I have a process that's going to initially generate 3-4 million PDF files, and continue at the rate of 80K/day. They'll be pretty small (50K) each, but what I'm worried about is how to manage the total mass of files I'm generating for easy lookup. Some details:
- I'll have some other steps to run once a file have been generated, and there will be a few servers participating, so I'll need to watch for files as they're generated.
- Once generated, the files will be available though a lookup process I've written. Essentially, I'll need to pull them based on an order number, which is unique per file.
- At any time, an existing order number may be resubmitted, and the generated file will need to overwrite the original copy.
Originally, I had planned to write these files all to a single directory on a NAS, but I realize this might not be a good idea, since there are millions of them and Windows might not handle a million-file-lookup very gracefully. I'm looking for some advice:
- Is a single folder okay? The files will never be listed - they'll only be retrieved using a System.IO.File with a filename I've already determined.
- If I do a folder, can I watch for new files with a System.IO.DirectoryWatcher, even with that many files, or will it start to become sluggish with that many files?
- Should they be stored as BLOBs in a SQL Server database instead? Since I'll need to retrieve them by a reference value, maybe this makes more sense.
Thank you for your thoughts!
My file database contains over 4 million folders, with many files in each folder.
Just just tossed all the folders in one directory. NTFS can handle this without any issue, and advanced tools like robocopy can help when you need to move it.
Just make sure you can index the files without a scan. I did this by tossing my index in a mysql database.
So to get a file I search the mysql database upon some metadata and get an index. Then I use this index to read the file directly. Scaled well for me so far. But do note that you will be turning everything into random access and hence random read/writes. This is poor performance for HDD, but fortunately SSD will help a lot.
Also, I wouldn't toss the files into the mysql database. You won't be able to do network reads without having a client that understand mysql. Right now I can access any file over the network using any program because I can just use its network URL.
When using a database to store your files, especially with small file the overhead should be small. but you can also do things like:
or when you have an expiry date, or want to refresh a file, you remove it by:
Question:
Why do these documents need to be generated and stored as PDFs?

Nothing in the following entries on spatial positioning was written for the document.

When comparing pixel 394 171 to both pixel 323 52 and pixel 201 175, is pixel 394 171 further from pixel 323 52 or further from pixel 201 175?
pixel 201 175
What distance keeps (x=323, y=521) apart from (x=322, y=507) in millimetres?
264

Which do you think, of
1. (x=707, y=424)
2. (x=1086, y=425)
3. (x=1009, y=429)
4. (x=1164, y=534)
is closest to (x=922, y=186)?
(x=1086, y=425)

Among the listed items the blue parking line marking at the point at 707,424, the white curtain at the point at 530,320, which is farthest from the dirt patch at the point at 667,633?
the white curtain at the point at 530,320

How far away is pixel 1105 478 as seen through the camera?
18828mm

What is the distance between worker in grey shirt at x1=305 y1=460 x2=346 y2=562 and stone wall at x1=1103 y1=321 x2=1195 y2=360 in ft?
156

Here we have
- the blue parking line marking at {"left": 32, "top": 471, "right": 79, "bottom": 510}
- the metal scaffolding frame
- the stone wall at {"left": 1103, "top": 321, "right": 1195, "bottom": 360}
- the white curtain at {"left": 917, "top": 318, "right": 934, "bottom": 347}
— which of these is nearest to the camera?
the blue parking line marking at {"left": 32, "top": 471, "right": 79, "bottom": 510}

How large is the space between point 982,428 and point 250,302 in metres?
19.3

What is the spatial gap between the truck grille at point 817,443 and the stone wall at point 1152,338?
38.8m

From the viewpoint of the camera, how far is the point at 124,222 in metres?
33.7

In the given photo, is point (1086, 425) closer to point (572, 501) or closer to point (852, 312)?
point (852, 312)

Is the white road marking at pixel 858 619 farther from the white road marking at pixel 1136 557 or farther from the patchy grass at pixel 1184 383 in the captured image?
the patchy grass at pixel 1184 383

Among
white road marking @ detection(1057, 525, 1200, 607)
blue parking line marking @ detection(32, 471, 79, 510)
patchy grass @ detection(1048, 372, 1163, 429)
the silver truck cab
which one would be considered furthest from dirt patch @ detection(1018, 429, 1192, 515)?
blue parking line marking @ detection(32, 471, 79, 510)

If they can be generated, why not just keep the data in the database and generate them on the fly when required? This means you can search the actual data that's required for searching anyway and not have the files on disk. This way you can also update the PDF template when required without the need to regenerate anything?
You can easily organize files into multiple folders without having to do this by business logic, or order-per-day, which is especially nice if that kind of ordering would be 'clumpy' (many hits in one folder, few in others).
The easiest way to do this is to create a unique hash for the file name, so that maybe you get something like this:
Then break this up into two-character blocks, and you will get this:
As you can see, it gives you a deep directory tree that you can easily navigate.
With a good hash function, this will be very evenly distributed, and you will never get more than 1296 entries per directory. If you ever get a collision (which should be extremely rare), just add a number to the end: tx.pdf, tx_1.pdf, tx_2.pdf. Again, collisions on such large hashes should be extremely rare, so that the kind of clumping you get because of this are a non-issue.
You said that the documents are digitally signed, so you probably have the hash you need right there in form of the signature string.
I'd group the files in specific subfolders, and try to organize them (the subfolders) in some business-logic way. Perhaps all files made during a given day? During a six-hour period of each day? Or every # of files, I'd say a few 1000 max. (There's probably an ideal number out there, hopefully someone will post it.)
Do the files ever age out and get deleted? If so, sort and file be deletable chunk. If not, can I be your hardware vendor?
There's arguments on both sides of storing files in a database.
A last point to worry about is keeping the data "aligned". If the DB stores the info on the file along with the path/name to the file, and the file gets moved, you could get totally hosed.
Determine some logical ordering of subdirectories and store them in blocks of no more than 512 or so files in a folder.
Do not store the files in a database. Databases are for data, file servers are for files. Store them on a file server, but store the path and retrieval information in a database.